The development was deemed to secure a nod of confidence in local insurers from the government to insure its many assets that are currently uninsured.
How is the situation now? Is there any departure from the past?
The reinsurance business is steadily growing in Uganda only a year old now and we have reinsurance funds invested locally (capital and surplus) of 17.5 billion stashed in Uganda’s local banks- money is retained in the country to aid in private and public investments.
Many firms have not been getting reinsurance cover because of a small market for business, arbitrary pricing and poor claim behaviour much to the advantage of foreign players in Uganda. Hitherto, penetration had stalled at 0.65% for over five years, and is now about 0.85%.
Uganda Re’s offices on Coppice Road, Kololo
Doesn’t this affect your business operations?
We work in partnership with other insurance players but we obtain business from their operations. However small these may be owing to market forces, we are positioned to provide them with reinsurance and risk management services in real time.
Generally, the insurance industry in Uganda has not embraced Information ad Communication Technologies (ICT) to the detriment of the industry’s growth in Uganda.
What is the situation at Uganda Re in this regard?
We have sourced and installed state of the art software to help us in our operation and its being tested for perfection. We are embracing ICT tools.
To boost your capacity to effectively handle local businesses, all industry players are required to reinsure at least 15 per cent of their business with you. What would happen incase local insurers failed to cede this percentage to you? Do you have a recourse or re-assurance this will be remitted?
The rules and regulations for all insurance players as laid down by the Insurance Regulatory Authority of Uganda (IRA) lay bear the requirements for all so they can’t object or default on this requirement lest they fail the insurance services chain altogether. Its a legal requirement that must be adhered to.
Recently, the Karuma Hydro power contractor, the Chinese Sino hydro proposed to source the Contractors All Risk policy from China-Re or other insurers of global repute. This proposal goes against national policy that requires all national projects to be insured with Uganda–Re as a way of reducing capital flight and helping deepen the domestic financial system.
While construction of the power station and associated tunneling works is going on, Sino hydro has not paid any premiums. The standoff means that component of the project is not insured and Uganda could lose in the event of a catastrophe.
It is understood that the contractor, fearful that the local insurance industry may default in the event of a claim, has in verbal discussions with Ugandan officials asked the government to give a written commitment that it will assume the risk in the event of default.

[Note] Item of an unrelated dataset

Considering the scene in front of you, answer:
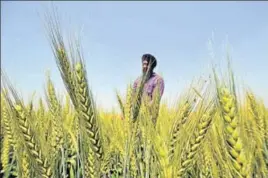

What is your comment on this scenario? Besides, can Uganda accommodate another Re-insurance company?
There’s no shortage of insurance and reinsurance capacity. The market is strong and resilient. If any thing the market is just not enough absorb the pool of funds available.
In this engagement, UAP insurance and Pan Africa Re is the re- insurer. Local companies and Uganda Re are credible institutions well regulated by IRA.
In any case, an understanding can be reached where UAP could cede a portion of the reinsurance premium to China Re or any other reinsurance company in respect of this transaction. Foreign contractor should hold local instructions in high regard if they are transacting business in good spirit.
Uganda Re and the regional re-insurers Zap Re and Pan Africa Re, among others have the capacity to handle any risk from the massive infrastructure investments in the offing.
‘’Competition is healthy. Uganda can have another reinsurance player from the region’’.